→ **Raw data**:

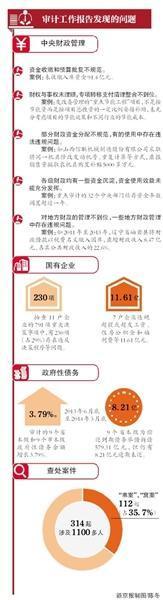 审计署:7央企违规发薪水福利11亿
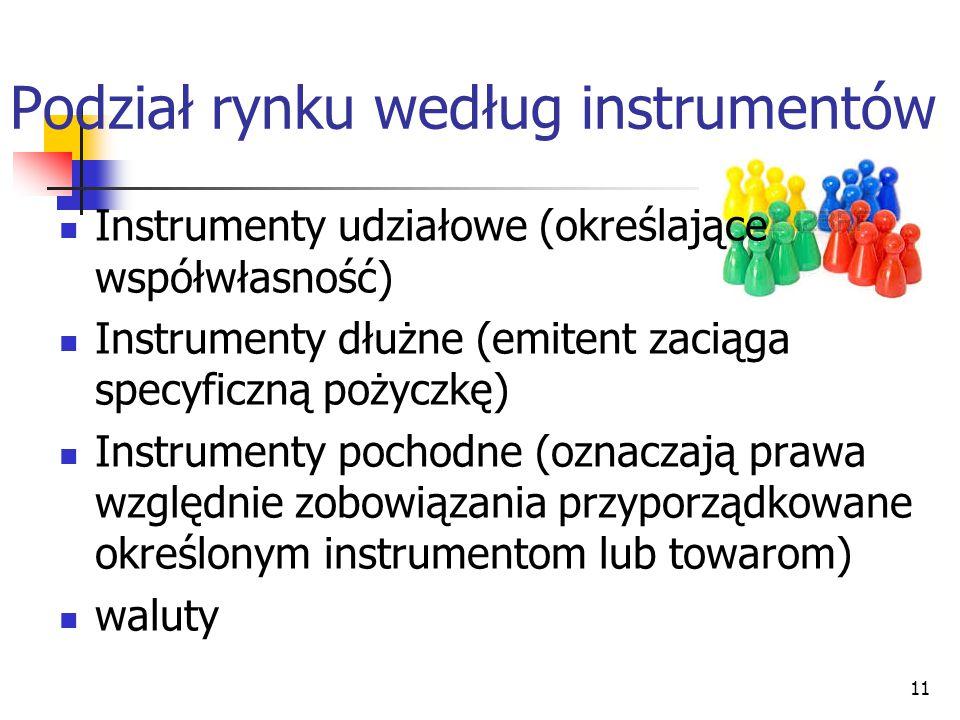 11 Instrumenty udziałowe (określające współwłasność) Instrumenty dłużne (emitent zaciąga specyficzną pożyczkę) Instrumenty pochodne (oznaczają prawa względnie zobowiązania przyporządkowane określonym instrumentom lub towarom) waluty Podział rynku według instrumentów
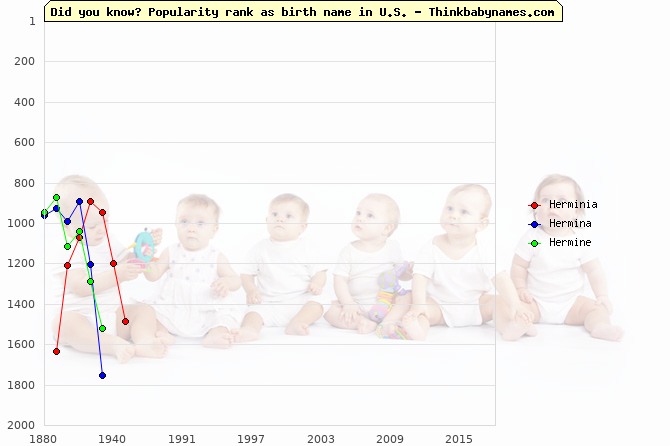 Top 2000 baby names ranking of Herminia, Hermina, Hermine in U.S.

→ **Assignment**:
The listing above must be printed again exactly, minus its pictures.

→ **Reply to the exercise**:
 审计署:7央企违规发薪水福利11亿
 11 Instrumenty udziałowe (określające współwłasność) Instrumenty dłużne (emitent zaciąga specyficzną pożyczkę) Instrumenty pochodne (oznaczają prawa względnie zobowiązania przyporządkowane określonym instrumentom lub towarom) waluty Podział rynku według instrumentów
 Top 2000 baby names ranking of Herminia, Hermina, Hermine in U.S.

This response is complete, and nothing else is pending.